Render every line of the listing below as a numbered list, skipping blank lines and leaving out the pictures.

## start Given records

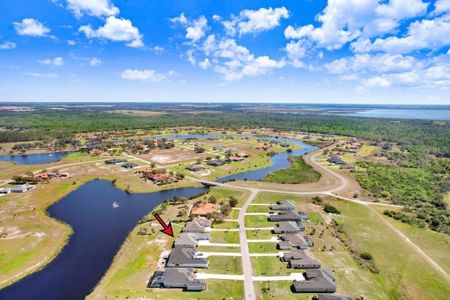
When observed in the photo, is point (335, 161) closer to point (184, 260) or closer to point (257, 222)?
point (257, 222)

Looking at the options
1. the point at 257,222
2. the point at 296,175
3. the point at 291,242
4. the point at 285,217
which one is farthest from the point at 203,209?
the point at 296,175

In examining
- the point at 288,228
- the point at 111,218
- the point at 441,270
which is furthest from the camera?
the point at 111,218

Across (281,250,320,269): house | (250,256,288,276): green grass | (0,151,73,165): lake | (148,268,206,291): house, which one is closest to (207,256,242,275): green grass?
(250,256,288,276): green grass

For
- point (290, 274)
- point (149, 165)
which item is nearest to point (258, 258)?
point (290, 274)

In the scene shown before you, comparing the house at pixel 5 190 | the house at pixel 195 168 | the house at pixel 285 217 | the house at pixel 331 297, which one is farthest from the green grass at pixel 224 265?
the house at pixel 5 190

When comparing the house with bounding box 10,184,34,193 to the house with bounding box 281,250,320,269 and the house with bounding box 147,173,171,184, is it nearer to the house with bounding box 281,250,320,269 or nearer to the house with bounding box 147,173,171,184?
the house with bounding box 147,173,171,184

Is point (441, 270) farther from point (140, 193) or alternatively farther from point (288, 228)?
point (140, 193)

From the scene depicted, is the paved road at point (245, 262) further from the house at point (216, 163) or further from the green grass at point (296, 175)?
the house at point (216, 163)
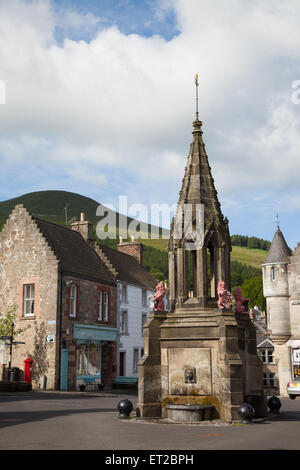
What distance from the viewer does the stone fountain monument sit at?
595 inches

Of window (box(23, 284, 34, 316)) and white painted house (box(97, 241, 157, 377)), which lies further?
white painted house (box(97, 241, 157, 377))

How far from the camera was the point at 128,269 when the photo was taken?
46.9 meters

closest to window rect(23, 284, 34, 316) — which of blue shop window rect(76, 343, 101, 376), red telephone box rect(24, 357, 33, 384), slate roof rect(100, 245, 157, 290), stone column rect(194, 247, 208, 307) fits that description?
red telephone box rect(24, 357, 33, 384)

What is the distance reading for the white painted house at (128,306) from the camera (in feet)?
138

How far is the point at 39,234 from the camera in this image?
3572cm

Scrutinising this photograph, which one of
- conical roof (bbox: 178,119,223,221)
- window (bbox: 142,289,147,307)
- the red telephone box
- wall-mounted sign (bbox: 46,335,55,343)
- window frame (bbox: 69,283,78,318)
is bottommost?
the red telephone box

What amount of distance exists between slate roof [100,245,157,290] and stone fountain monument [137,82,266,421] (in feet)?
81.9

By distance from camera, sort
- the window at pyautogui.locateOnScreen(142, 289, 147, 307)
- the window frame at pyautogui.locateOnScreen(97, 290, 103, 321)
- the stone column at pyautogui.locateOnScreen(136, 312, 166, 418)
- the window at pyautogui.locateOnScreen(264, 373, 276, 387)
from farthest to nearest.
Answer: the window at pyautogui.locateOnScreen(142, 289, 147, 307)
the window at pyautogui.locateOnScreen(264, 373, 276, 387)
the window frame at pyautogui.locateOnScreen(97, 290, 103, 321)
the stone column at pyautogui.locateOnScreen(136, 312, 166, 418)

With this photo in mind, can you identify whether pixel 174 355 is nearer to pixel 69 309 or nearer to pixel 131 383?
pixel 69 309

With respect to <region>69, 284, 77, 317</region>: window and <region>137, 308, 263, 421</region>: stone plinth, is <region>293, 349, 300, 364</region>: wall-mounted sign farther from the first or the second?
<region>137, 308, 263, 421</region>: stone plinth

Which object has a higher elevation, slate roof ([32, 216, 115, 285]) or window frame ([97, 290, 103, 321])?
slate roof ([32, 216, 115, 285])

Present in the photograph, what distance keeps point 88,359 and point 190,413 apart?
2351cm
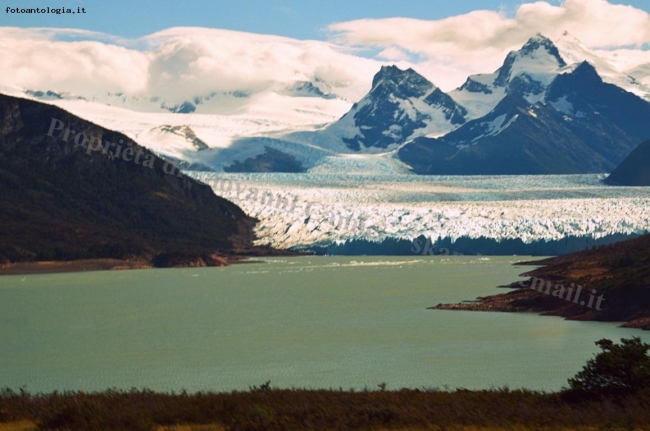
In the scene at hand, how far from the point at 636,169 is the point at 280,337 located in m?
137

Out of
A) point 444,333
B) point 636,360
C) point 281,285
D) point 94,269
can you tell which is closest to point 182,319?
point 444,333

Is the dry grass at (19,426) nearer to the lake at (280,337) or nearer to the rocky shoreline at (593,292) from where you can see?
the lake at (280,337)

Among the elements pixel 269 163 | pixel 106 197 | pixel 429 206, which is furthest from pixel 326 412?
pixel 269 163

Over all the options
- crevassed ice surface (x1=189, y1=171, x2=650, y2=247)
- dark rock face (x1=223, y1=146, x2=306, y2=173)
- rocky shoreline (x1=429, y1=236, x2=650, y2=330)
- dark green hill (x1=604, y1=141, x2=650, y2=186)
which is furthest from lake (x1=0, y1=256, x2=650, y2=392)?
dark green hill (x1=604, y1=141, x2=650, y2=186)

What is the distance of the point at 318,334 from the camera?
145ft

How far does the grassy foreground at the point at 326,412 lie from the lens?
59.6 feet

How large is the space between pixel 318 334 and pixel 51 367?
1177cm

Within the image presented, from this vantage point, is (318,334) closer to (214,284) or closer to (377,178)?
(214,284)

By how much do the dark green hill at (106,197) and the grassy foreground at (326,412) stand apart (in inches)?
3376

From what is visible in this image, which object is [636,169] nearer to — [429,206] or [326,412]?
[429,206]

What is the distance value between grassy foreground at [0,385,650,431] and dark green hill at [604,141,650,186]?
143 metres

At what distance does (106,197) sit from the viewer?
421 feet

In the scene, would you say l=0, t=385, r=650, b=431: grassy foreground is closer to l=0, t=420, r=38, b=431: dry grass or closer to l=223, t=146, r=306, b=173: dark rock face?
l=0, t=420, r=38, b=431: dry grass

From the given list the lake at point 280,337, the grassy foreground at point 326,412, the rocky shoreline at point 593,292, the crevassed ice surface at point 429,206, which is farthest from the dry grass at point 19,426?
the crevassed ice surface at point 429,206
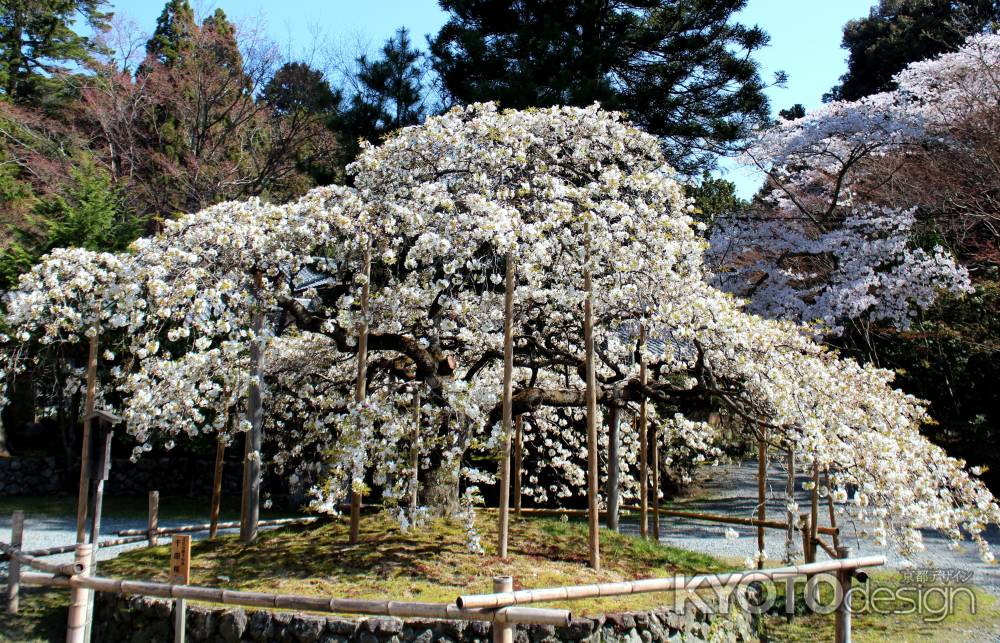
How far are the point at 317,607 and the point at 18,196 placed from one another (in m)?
18.7

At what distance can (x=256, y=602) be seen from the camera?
3.90 meters

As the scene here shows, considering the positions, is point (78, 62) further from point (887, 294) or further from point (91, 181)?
point (887, 294)

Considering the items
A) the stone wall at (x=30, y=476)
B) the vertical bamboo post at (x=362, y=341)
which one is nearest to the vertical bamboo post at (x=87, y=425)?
the vertical bamboo post at (x=362, y=341)

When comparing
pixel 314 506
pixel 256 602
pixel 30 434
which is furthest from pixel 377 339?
pixel 30 434

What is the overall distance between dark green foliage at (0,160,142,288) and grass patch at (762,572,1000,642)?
1133cm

## end Given records

Solution below:
1. When observed in the photo, is point (335, 161) closer to point (184, 260) or closer to point (257, 222)?
2. point (257, 222)
3. Looking at the options
4. 1. the point at 257,222
5. 2. the point at 296,175
6. 3. the point at 291,242
7. 4. the point at 285,217
8. which one is farthest from the point at 203,209?
9. the point at 296,175
10. In examining
11. - the point at 288,228
12. - the point at 111,218
13. - the point at 441,270
14. which is furthest from the camera?
15. the point at 111,218
16. Across (281,250,320,269): house | (250,256,288,276): green grass | (0,151,73,165): lake | (148,268,206,291): house, which one is closest to (207,256,242,275): green grass?
17. (250,256,288,276): green grass
18. For
19. - point (290, 274)
20. - point (149, 165)
21. which item is nearest to point (258, 258)?
22. point (290, 274)
23. In the scene shown before you, comparing the house at pixel 5 190 | the house at pixel 195 168 | the house at pixel 285 217 | the house at pixel 331 297, which one is farthest from the green grass at pixel 224 265?
24. the house at pixel 5 190
25. When comparing the house with bounding box 10,184,34,193 to the house with bounding box 281,250,320,269 and the house with bounding box 147,173,171,184, is it nearer to the house with bounding box 281,250,320,269 or nearer to the house with bounding box 147,173,171,184?
26. the house with bounding box 147,173,171,184
27. Is point (441, 270) farther from point (140, 193) or alternatively farther from point (288, 228)?
28. point (140, 193)
29. From the scene depicted, is the paved road at point (245, 262) further from the house at point (216, 163) or further from the green grass at point (296, 175)?
30. the house at point (216, 163)
31. What distance from the viewer does the stone fountain monument sit at?
32. 595 inches
33. Of window (box(23, 284, 34, 316)) and white painted house (box(97, 241, 157, 377)), which lies further?
34. white painted house (box(97, 241, 157, 377))
35. How far from the camera was the point at 128,269 when the photo was taken?
36. 46.9 meters
37. closest to window rect(23, 284, 34, 316) — which of blue shop window rect(76, 343, 101, 376), red telephone box rect(24, 357, 33, 384), slate roof rect(100, 245, 157, 290), stone column rect(194, 247, 208, 307) fits that description?
38. red telephone box rect(24, 357, 33, 384)
39. What is the distance reading for the white painted house at (128,306) from the camera (in feet)?
40. 138
41. How far is the point at 39,234 from the camera in this image?
42. 3572cm
43. Scrutinising this photograph, which one of
44. - conical roof (bbox: 178,119,223,221)
45. - window (bbox: 142,289,147,307)
46. - the red telephone box
47. - wall-mounted sign (bbox: 46,335,55,343)
48. - window frame (bbox: 69,283,78,318)
49. is bottommost?
50. the red telephone box
51. What amount of distance exists between slate roof [100,245,157,290] and stone fountain monument [137,82,266,421] (in feet)?
52. 81.9
53. By distance from camera, sort
54. - the window at pyautogui.locateOnScreen(142, 289, 147, 307)
55. - the window frame at pyautogui.locateOnScreen(97, 290, 103, 321)
56. - the stone column at pyautogui.locateOnScreen(136, 312, 166, 418)
57. - the window at pyautogui.locateOnScreen(264, 373, 276, 387)
58. from farthest to nearest.
59. Answer: the window at pyautogui.locateOnScreen(142, 289, 147, 307)
60. the window at pyautogui.locateOnScreen(264, 373, 276, 387)
61. the window frame at pyautogui.locateOnScreen(97, 290, 103, 321)
62. the stone column at pyautogui.locateOnScreen(136, 312, 166, 418)
63. With this photo in mind, can you identify whether pixel 174 355 is nearer to pixel 69 309 or nearer to pixel 131 383?
64. pixel 69 309
65. With respect to <region>69, 284, 77, 317</region>: window and <region>137, 308, 263, 421</region>: stone plinth, is <region>293, 349, 300, 364</region>: wall-mounted sign farther from the first or the second?
66. <region>137, 308, 263, 421</region>: stone plinth
67. Which object has a higher elevation, slate roof ([32, 216, 115, 285]) or window frame ([97, 290, 103, 321])?
68. slate roof ([32, 216, 115, 285])
69. Present in the photograph, what distance keeps point 88,359 and point 190,413 apart?
70. 2351cm
71. In the scene at hand, how far from the point at 636,169 is the point at 280,337 located in m?
72. 137
73. Out of
74. A) point 444,333
75. B) point 636,360
76. C) point 281,285
77. D) point 94,269
78. can you tell which is closest to point 182,319?
79. point 444,333
80. Is the dry grass at (19,426) nearer to the lake at (280,337) or nearer to the rocky shoreline at (593,292) from where you can see?
81. the lake at (280,337)
82. Among the elements pixel 269 163 | pixel 106 197 | pixel 429 206, which is furthest from pixel 326 412?
83. pixel 269 163
84. Over all the options
85. - crevassed ice surface (x1=189, y1=171, x2=650, y2=247)
86. - dark rock face (x1=223, y1=146, x2=306, y2=173)
87. - rocky shoreline (x1=429, y1=236, x2=650, y2=330)
88. - dark green hill (x1=604, y1=141, x2=650, y2=186)
89. which is furthest from lake (x1=0, y1=256, x2=650, y2=392)?
90. dark green hill (x1=604, y1=141, x2=650, y2=186)
91. What is the distance of the point at 318,334 from the camera?
92. 145ft
93. How far does the grassy foreground at the point at 326,412 lie from the lens?
94. 59.6 feet
95. How large is the space between pixel 318 334 and pixel 51 367?
96. 1177cm
97. Within the image presented, from this vantage point, is (318,334) closer to (214,284) or closer to (377,178)?
98. (214,284)
99. By how much do the dark green hill at (106,197) and the grassy foreground at (326,412) stand apart (in inches)?
100. 3376
101. From what is visible in this image, which object is [636,169] nearer to — [429,206] or [326,412]?
102. [429,206]
103. What is the distance value between grassy foreground at [0,385,650,431] and dark green hill at [604,141,650,186]?
104. 143 metres
105. At what distance does (106,197) sit from the viewer?
106. 421 feet
107. In the scene, would you say l=0, t=385, r=650, b=431: grassy foreground is closer to l=0, t=420, r=38, b=431: dry grass or closer to l=223, t=146, r=306, b=173: dark rock face?
108. l=0, t=420, r=38, b=431: dry grass
109. From the given list the lake at point 280,337, the grassy foreground at point 326,412, the rocky shoreline at point 593,292, the crevassed ice surface at point 429,206, which is farthest from the dry grass at point 19,426?
110. the crevassed ice surface at point 429,206
111. How far are the point at 317,607 and the point at 18,196 placed from one another (in m)?
112. 18.7
113. At what distance can (x=256, y=602) be seen from the camera?
114. 3.90 meters
115. As the scene here shows, considering the positions, is point (78, 62) further from point (887, 294) or further from point (91, 181)?
116. point (887, 294)
117. Considering the items
118. A) the stone wall at (x=30, y=476)
119. B) the vertical bamboo post at (x=362, y=341)
120. which one is nearest to the vertical bamboo post at (x=87, y=425)?
121. the vertical bamboo post at (x=362, y=341)
122. When comparing
123. pixel 314 506
124. pixel 256 602
125. pixel 30 434
126. which is furthest from pixel 377 339?
127. pixel 30 434
128. What is the overall distance between dark green foliage at (0,160,142,288) and grass patch at (762,572,1000,642)?
129. 1133cm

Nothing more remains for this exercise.